Quite often, a Yahoo loss works out to be a Google win, and it would come as no surprise to see the second company make the first fight its own legal battles. But Google – along with several other organizations – is attempting to help Yahoo, now, as the Department of Justice is pressing for access to certain Yahoo Mail messages.
Late last year, Yahoo was ordered to turn over some emails, with the idea being that emails in "electronic storage" weren’t as protected as messages on people’s computers.
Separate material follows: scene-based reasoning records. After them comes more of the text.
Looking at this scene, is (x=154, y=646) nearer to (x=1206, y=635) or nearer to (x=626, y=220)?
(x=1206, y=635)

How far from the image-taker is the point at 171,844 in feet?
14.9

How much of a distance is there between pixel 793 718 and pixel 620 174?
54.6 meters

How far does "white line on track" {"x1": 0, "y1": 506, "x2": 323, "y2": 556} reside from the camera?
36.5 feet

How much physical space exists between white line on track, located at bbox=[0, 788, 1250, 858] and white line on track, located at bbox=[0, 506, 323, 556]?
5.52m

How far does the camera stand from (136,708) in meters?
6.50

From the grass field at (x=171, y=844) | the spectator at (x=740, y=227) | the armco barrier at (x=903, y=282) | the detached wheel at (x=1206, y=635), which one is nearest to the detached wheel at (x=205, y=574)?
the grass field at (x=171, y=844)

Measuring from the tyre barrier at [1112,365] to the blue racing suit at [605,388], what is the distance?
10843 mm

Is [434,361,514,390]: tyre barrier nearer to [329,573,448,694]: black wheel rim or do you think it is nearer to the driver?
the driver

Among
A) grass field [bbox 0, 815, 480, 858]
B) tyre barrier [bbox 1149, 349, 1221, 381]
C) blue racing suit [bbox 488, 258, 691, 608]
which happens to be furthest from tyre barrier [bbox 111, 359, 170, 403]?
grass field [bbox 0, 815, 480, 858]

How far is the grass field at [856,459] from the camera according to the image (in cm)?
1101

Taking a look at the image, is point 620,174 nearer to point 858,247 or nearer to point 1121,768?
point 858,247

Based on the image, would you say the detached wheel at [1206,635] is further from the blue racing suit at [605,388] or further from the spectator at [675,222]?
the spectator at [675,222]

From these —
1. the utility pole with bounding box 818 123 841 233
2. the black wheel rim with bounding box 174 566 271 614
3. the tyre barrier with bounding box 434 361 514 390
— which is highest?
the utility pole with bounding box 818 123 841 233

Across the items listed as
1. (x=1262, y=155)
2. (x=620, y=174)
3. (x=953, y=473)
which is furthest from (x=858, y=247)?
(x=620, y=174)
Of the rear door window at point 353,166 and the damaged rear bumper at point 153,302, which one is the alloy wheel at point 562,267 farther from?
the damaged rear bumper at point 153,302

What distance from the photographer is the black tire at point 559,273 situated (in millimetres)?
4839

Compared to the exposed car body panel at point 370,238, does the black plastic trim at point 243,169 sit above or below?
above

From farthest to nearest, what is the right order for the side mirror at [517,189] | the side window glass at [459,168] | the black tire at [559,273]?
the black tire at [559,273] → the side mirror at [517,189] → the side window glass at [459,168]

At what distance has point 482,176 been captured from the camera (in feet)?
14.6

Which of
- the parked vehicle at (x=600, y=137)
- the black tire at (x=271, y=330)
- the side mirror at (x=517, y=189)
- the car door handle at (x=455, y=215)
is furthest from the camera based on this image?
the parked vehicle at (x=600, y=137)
The company declined to share everything, and a fight with the DOJ erupted as a result.
Yahoo, Google, the Center for Democracy and Technology, the Computer and Communications Industry Association, the Electronic Frontier Foundation, the Progress and Freedom Foundation, and TRUSTe believe Yahoo took the correct approach, though.
So as reported by Declan McCullagh, these organizations stated yesterday in a friend-of-the-court brief, "Society expects and relies on the privacy of e-mail messages just as it relies on the privacy of the telephone system. Indeed, the largest e-mail services are popular precisely because they offer users huge amounts of computer disk space in the Internet ‘cloud’ within which users can warehouse their e-mails for perpetual storage."
A win or loss here could have a significant effect on the reputation of cloud computing, then.
UPDATE: The Department of Justice has backed down. A crucial point is that it hasn’t admitted any fault – a new official motion states, "the government has concluded that further production of records and information by Yahoo would not be helpful to the government’s investigation" – but Yahoo will not be asked to surrender any emails in the absence of a search warrant at this time.